#### [DESCRIPTION OF THE TASK]
Nothing but the lines from the one containing "Demonstranten und Polizisten" to the end of the records that follow should be transcribed, each exactly, with the pictures left out.

#### [Short text fragments from websites]

******************************

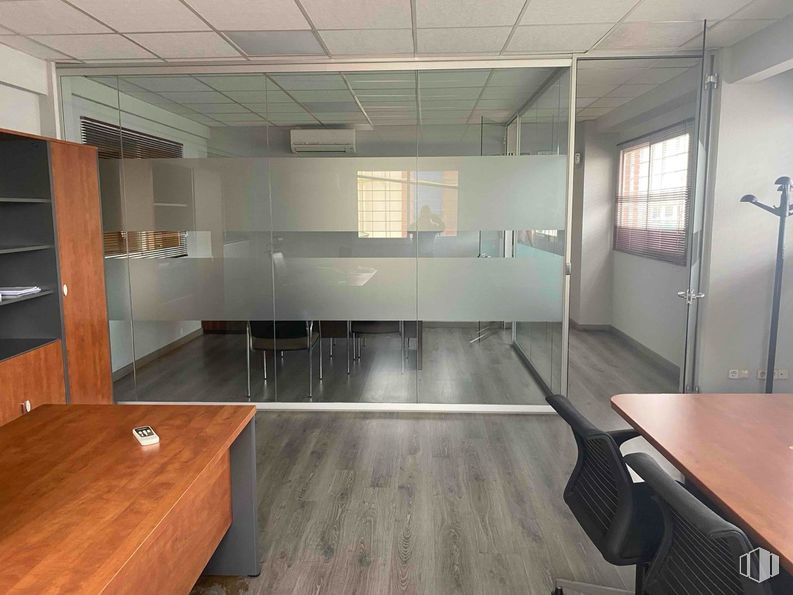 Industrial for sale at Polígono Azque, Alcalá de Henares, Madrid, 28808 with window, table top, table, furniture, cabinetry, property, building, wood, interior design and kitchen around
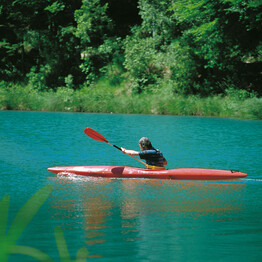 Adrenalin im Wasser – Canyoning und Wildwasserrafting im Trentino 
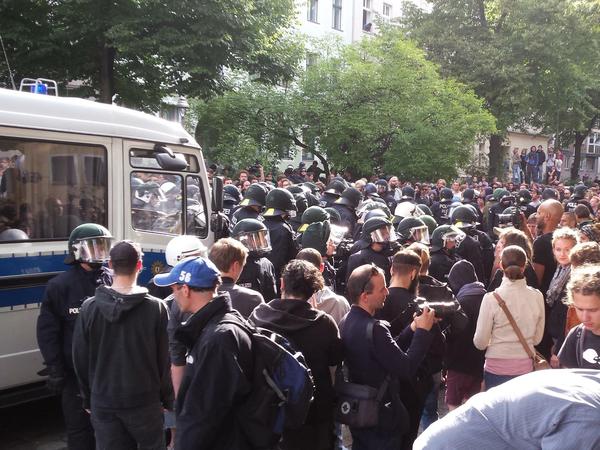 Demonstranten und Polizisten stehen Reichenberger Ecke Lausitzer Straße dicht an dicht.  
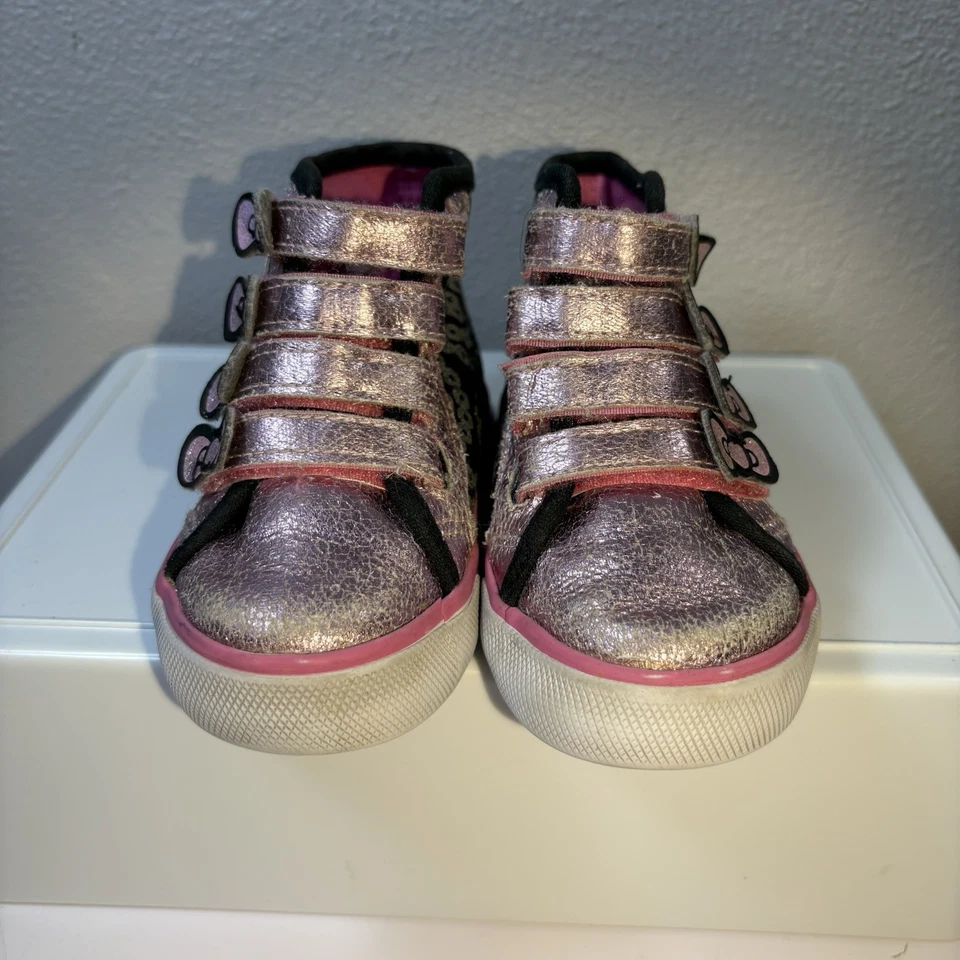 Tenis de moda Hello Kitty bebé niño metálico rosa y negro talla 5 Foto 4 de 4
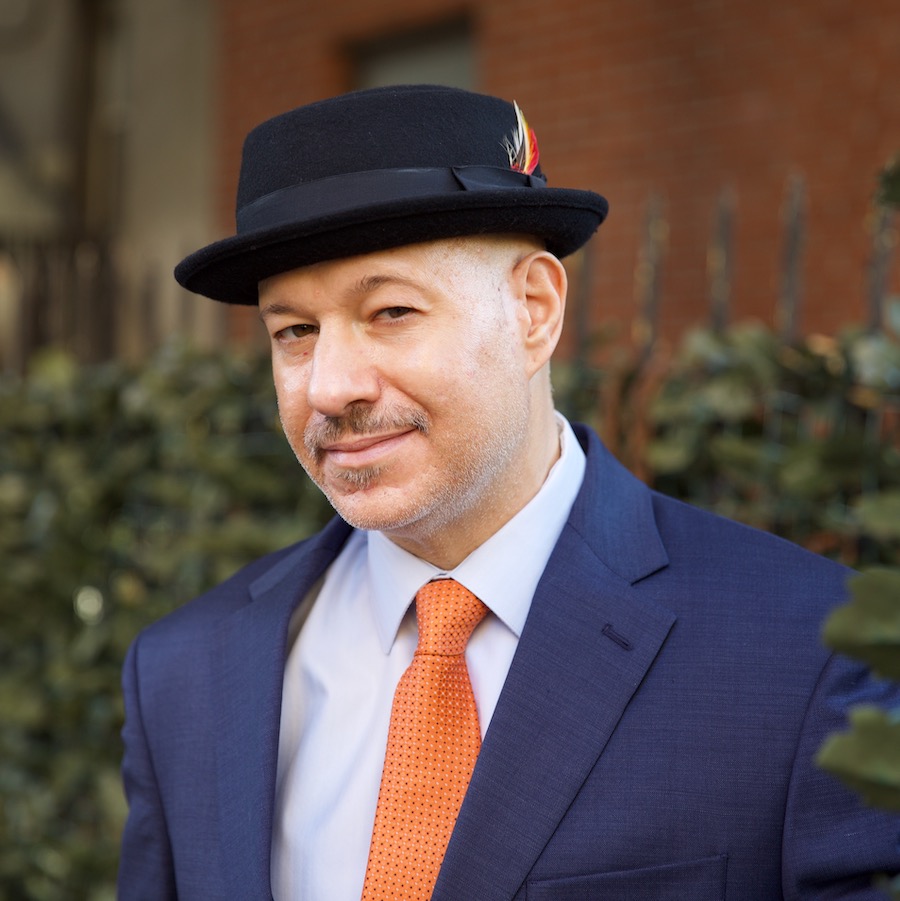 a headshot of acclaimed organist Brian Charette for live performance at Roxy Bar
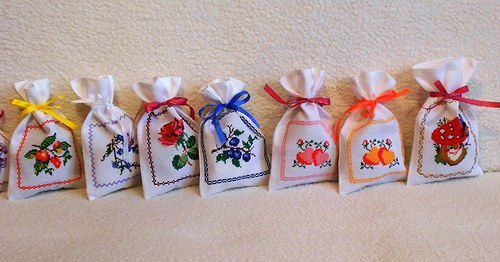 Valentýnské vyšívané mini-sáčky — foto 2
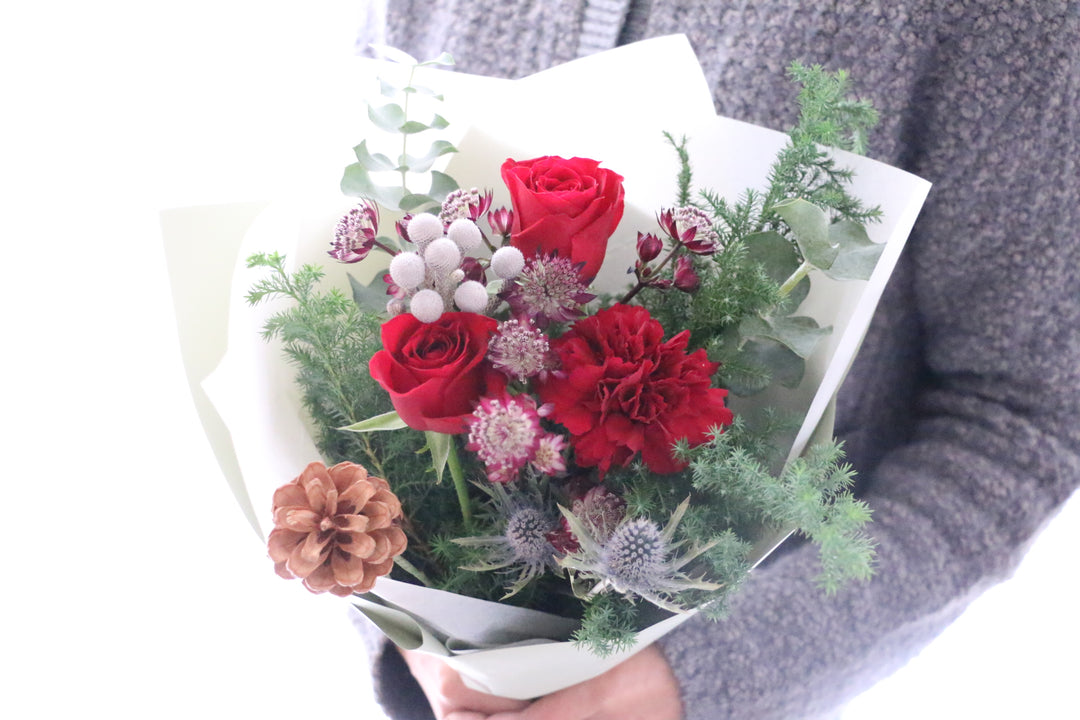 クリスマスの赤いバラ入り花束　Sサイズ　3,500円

******************************

#### [ANSWER SECTION]
 Demonstranten und Polizisten stehen Reichenberger Ecke Lausitzer Straße dicht an dicht.  
 Tenis de moda Hello Kitty bebé niño metálico rosa y negro talla 5 Foto 4 de 4
 a headshot of acclaimed organist Brian Charette for live performance at Roxy Bar
 Valentýnské vyšívané mini-sáčky — foto 2
 クリスマスの赤いバラ入り花束　Sサイズ　3,500円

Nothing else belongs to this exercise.